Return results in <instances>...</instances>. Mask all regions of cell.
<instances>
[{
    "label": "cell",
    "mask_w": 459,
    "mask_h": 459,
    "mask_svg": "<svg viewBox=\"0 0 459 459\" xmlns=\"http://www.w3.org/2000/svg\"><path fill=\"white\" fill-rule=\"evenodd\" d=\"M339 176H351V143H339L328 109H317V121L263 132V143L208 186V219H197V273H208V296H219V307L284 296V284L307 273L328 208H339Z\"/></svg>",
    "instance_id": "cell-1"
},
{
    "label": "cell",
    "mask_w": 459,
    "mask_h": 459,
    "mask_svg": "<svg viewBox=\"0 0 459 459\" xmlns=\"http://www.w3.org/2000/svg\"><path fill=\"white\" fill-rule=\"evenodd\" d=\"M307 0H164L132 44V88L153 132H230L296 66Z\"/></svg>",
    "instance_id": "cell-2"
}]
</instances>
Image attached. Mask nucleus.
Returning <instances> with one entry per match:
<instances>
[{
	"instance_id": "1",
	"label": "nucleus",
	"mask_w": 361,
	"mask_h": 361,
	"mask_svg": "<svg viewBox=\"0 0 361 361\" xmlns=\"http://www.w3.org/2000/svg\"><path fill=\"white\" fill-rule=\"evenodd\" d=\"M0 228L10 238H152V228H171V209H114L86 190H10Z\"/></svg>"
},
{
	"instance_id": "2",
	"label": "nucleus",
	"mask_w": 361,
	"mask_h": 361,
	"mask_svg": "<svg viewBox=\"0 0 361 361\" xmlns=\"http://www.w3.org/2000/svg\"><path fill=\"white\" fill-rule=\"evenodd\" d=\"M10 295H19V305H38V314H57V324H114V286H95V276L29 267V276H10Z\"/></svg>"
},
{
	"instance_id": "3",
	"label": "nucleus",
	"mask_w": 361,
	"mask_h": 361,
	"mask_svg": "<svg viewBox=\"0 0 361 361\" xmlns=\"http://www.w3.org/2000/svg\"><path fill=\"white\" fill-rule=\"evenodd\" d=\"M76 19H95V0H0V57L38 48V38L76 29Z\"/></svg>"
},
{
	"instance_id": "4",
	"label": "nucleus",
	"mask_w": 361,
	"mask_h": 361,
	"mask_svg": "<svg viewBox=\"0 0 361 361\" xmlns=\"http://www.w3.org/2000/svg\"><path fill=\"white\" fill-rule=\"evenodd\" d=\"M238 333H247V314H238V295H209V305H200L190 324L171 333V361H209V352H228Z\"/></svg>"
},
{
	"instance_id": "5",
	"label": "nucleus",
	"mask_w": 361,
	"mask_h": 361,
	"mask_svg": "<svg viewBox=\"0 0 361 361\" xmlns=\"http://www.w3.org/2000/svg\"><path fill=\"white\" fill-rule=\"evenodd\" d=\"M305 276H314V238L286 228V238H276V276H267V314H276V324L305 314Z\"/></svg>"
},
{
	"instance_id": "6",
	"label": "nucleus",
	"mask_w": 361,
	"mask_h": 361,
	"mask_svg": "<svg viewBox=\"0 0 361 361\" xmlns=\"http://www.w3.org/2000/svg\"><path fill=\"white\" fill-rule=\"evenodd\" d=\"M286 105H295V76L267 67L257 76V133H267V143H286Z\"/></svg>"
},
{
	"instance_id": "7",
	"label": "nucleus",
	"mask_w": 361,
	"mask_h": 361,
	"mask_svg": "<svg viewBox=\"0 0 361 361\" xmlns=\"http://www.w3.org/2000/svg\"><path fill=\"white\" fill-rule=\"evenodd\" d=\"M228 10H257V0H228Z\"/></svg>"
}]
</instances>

★ ★ ★

→ Task instructions
Retype the rows from their first line up to and including the line with "0H164L132 44V88L153 132H230L296". Copy each line character for character.

→ Solution
Return results in <instances>...</instances>. Mask all regions of cell.
<instances>
[{
    "label": "cell",
    "mask_w": 459,
    "mask_h": 459,
    "mask_svg": "<svg viewBox=\"0 0 459 459\" xmlns=\"http://www.w3.org/2000/svg\"><path fill=\"white\" fill-rule=\"evenodd\" d=\"M339 176H351V143H339L328 109H317V121L263 132V143L208 186V219H197V273H208V296H219V307L284 296V284L307 273L328 208H339Z\"/></svg>",
    "instance_id": "cell-1"
},
{
    "label": "cell",
    "mask_w": 459,
    "mask_h": 459,
    "mask_svg": "<svg viewBox=\"0 0 459 459\" xmlns=\"http://www.w3.org/2000/svg\"><path fill=\"white\" fill-rule=\"evenodd\" d=\"M307 0H164L132 44V88L153 132H230L296 66Z\"/></svg>",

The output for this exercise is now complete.